As it stands now, the ability to exploit vulnerabilities is in favor of bad people. The authors of President Joe Biden’s national cybersecurity strategy — “Back to the Building Blocks: A Path Toward Secure and Measurable Software,” published in February 2024 — did not mince their words:
“Mitigating known software vulnerabilities is a complex systems problem and the current ecosystem does not sufficiently incentivize the investments required to secure the foundations of cyberspace.”
Meanwhile, Kubernetes security is an especially difficult animal. As Nir described during her talk, it is complex because Kubernetes is dynamic: “It’s intricate, and it moves all the time,” she said. As an orchestration platform, Kubernetes manages numerous containers, each running different applications, often across various nodes, namespaces, and so on. This decentralized architecture offers the scalability and flexibility “we all know and love,” Nir noted.
However, this architecture also introduces multiple layers of potential security risks, from the workload down to the infrastructure. With Kubernetes, “To tell if a vulnerability or a suboptimal setting can be exploited to breach a system, you need to have a full picture of how the system is put together and how it is actually being used by the workloads,” she said. “If not, you may find yourself fixing security issues that don’t matter, and maybe not fixing the ones that do, and thus you’re wasting two of your most important resources: time and money.”
When Bad Stuff Goes Down
@MichaelCade1 at @rejektsio in #Paris on what happens when a PacMan game is compromised, hacked, encrypted and all the high scores are turned into gibberish. But with the right tools, everything is restored. This applies to large-scale data and apps on @kubernetesio. @thenewstack pic.twitter.com/Pqumr0wlHx
— BC Gain (@bcamerongain) March 18, 2024
And what happens when there’s an attack? That possibility was illustrated when Cade provided a fun demonstration of the classic arcade game “Pac-Man” being compromised and encrypted by a ransomware attack. Cade utilized a MongoDB backend and a Node.js frontend operating on Kubernetes as the infrastructure for his demo, “Pac-Man as a Service.”

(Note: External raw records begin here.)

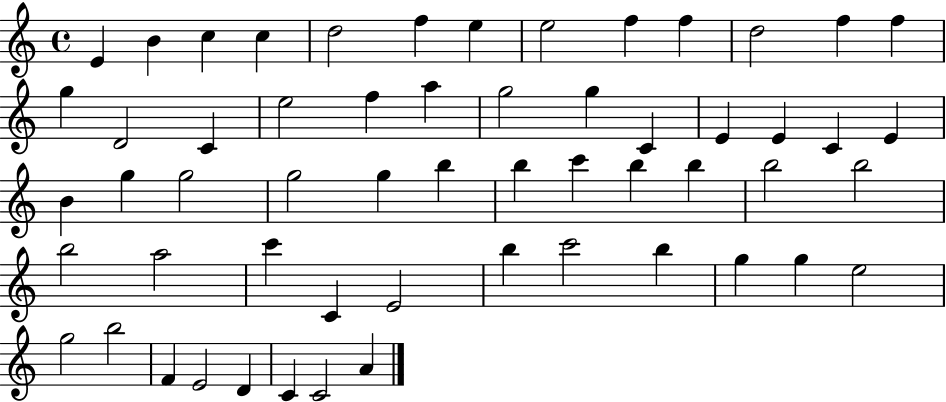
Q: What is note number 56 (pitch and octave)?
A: C4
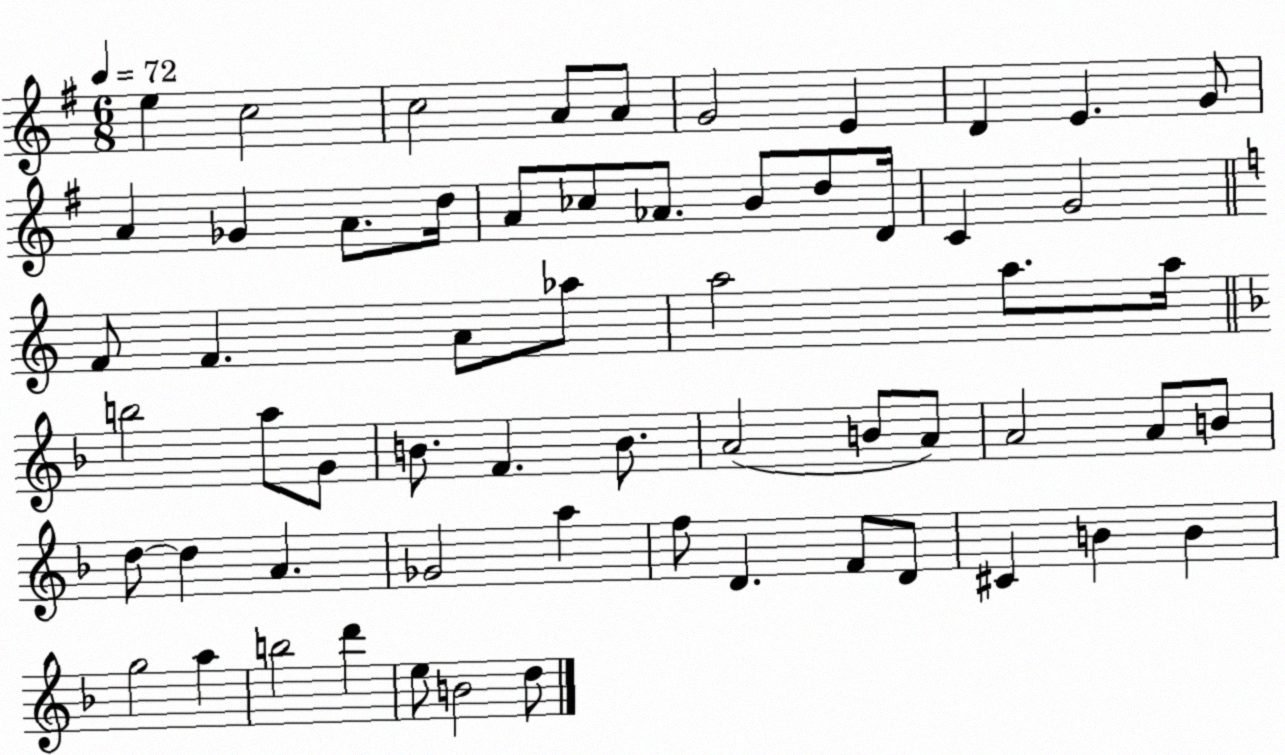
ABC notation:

X:1
T:Untitled
M:6/8
L:1/4
K:G
e c2 c2 A/2 A/2 G2 E D E G/2 A _G A/2 d/4 A/2 _c/2 _A/2 B/2 d/2 D/4 C G2 F/2 F A/2 _a/2 a2 a/2 a/4 b2 a/2 G/2 B/2 F B/2 A2 B/2 A/2 A2 A/2 B/2 d/2 d A _G2 a f/2 D F/2 D/2 ^C B B g2 a b2 d' e/2 B2 d/2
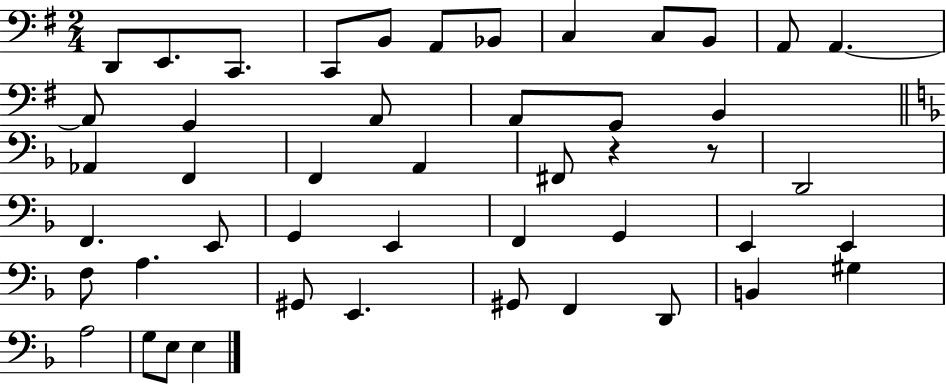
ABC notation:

X:1
T:Untitled
M:2/4
L:1/4
K:G
D,,/2 E,,/2 C,,/2 C,,/2 B,,/2 A,,/2 _B,,/2 C, C,/2 B,,/2 A,,/2 A,, A,,/2 G,, A,,/2 A,,/2 G,,/2 B,, _A,, F,, F,, A,, ^F,,/2 z z/2 D,,2 F,, E,,/2 G,, E,, F,, G,, E,, E,, F,/2 A, ^G,,/2 E,, ^G,,/2 F,, D,,/2 B,, ^G, A,2 G,/2 E,/2 E,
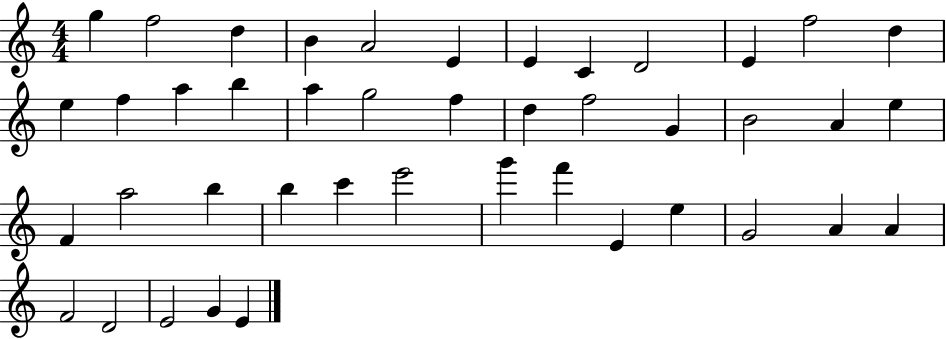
G5/q F5/h D5/q B4/q A4/h E4/q E4/q C4/q D4/h E4/q F5/h D5/q E5/q F5/q A5/q B5/q A5/q G5/h F5/q D5/q F5/h G4/q B4/h A4/q E5/q F4/q A5/h B5/q B5/q C6/q E6/h G6/q F6/q E4/q E5/q G4/h A4/q A4/q F4/h D4/h E4/h G4/q E4/q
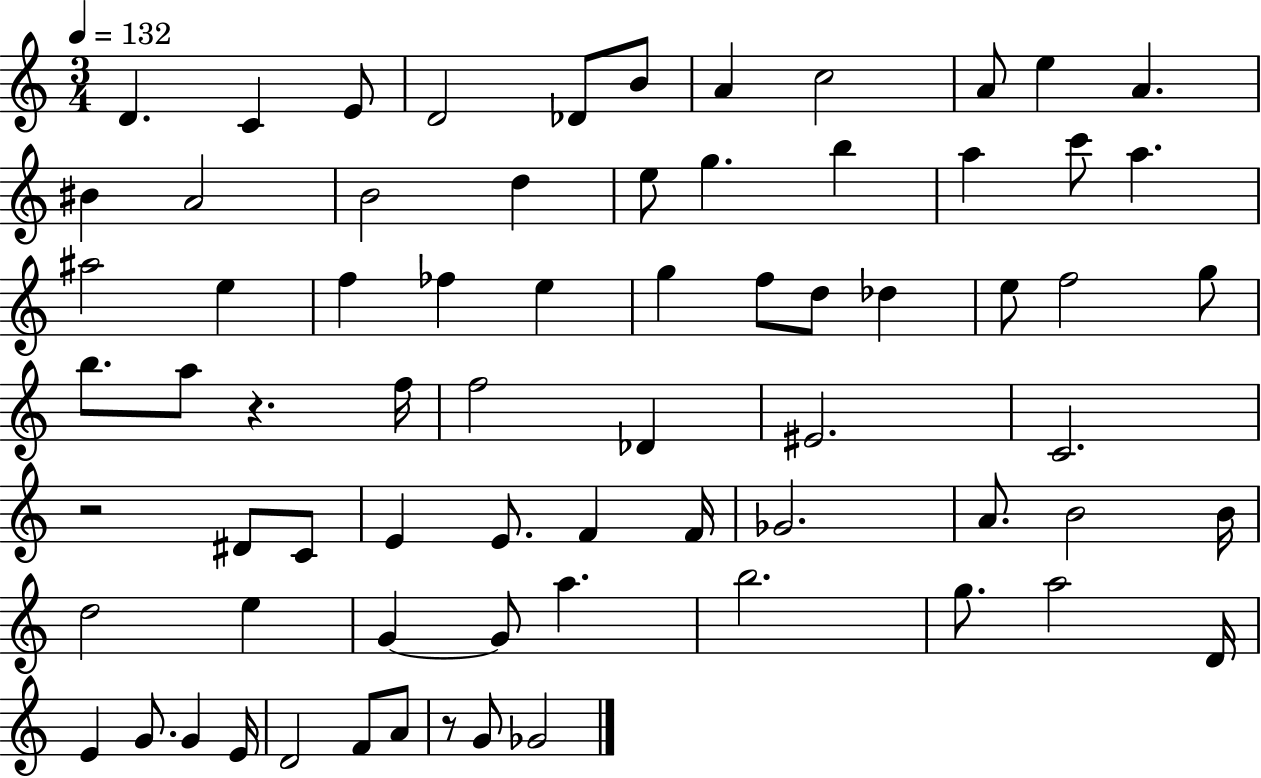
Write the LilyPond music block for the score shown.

{
  \clef treble
  \numericTimeSignature
  \time 3/4
  \key c \major
  \tempo 4 = 132
  d'4. c'4 e'8 | d'2 des'8 b'8 | a'4 c''2 | a'8 e''4 a'4. | \break bis'4 a'2 | b'2 d''4 | e''8 g''4. b''4 | a''4 c'''8 a''4. | \break ais''2 e''4 | f''4 fes''4 e''4 | g''4 f''8 d''8 des''4 | e''8 f''2 g''8 | \break b''8. a''8 r4. f''16 | f''2 des'4 | eis'2. | c'2. | \break r2 dis'8 c'8 | e'4 e'8. f'4 f'16 | ges'2. | a'8. b'2 b'16 | \break d''2 e''4 | g'4~~ g'8 a''4. | b''2. | g''8. a''2 d'16 | \break e'4 g'8. g'4 e'16 | d'2 f'8 a'8 | r8 g'8 ges'2 | \bar "|."
}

Cade showed how, with Kasten K10 and the right tools, data could be rapidly restored. He demonstrated that the high scores were no longer encrypted on the screen and that people could download and play “Pac-Man” again from the demo repository.
@urlichsanais at @rejektsio in #Paris during her talk «The Bang! » When bad things happen to your data »with @MichaelCade1: Observability can help identify when things go wrong, « but when bad things happen, what do you do afterwards for remediation? » @thenewstack pic.twitter.com/YCeFBJpXf8
— BC Gain (@bcamerongain) March 18, 2024
“Luckily, working for a backup company, I had a regular cadence of backups that were happening, so I could restore it just in time to go on stage and do the talk,” Cade said. “It was a fun little project.”
So, for those interested in ethical hacking or those attackers, the good news is that there are a lot of opportunities out there to access data with off-the-shelf tools. But for those who are trying to protect a network, it shows how vulnerable we are.
This cat-and-mouse game is an ongoing saga, with organizations doing what is necessary — or as much as they can reasonably do — in order to protect their data and applications.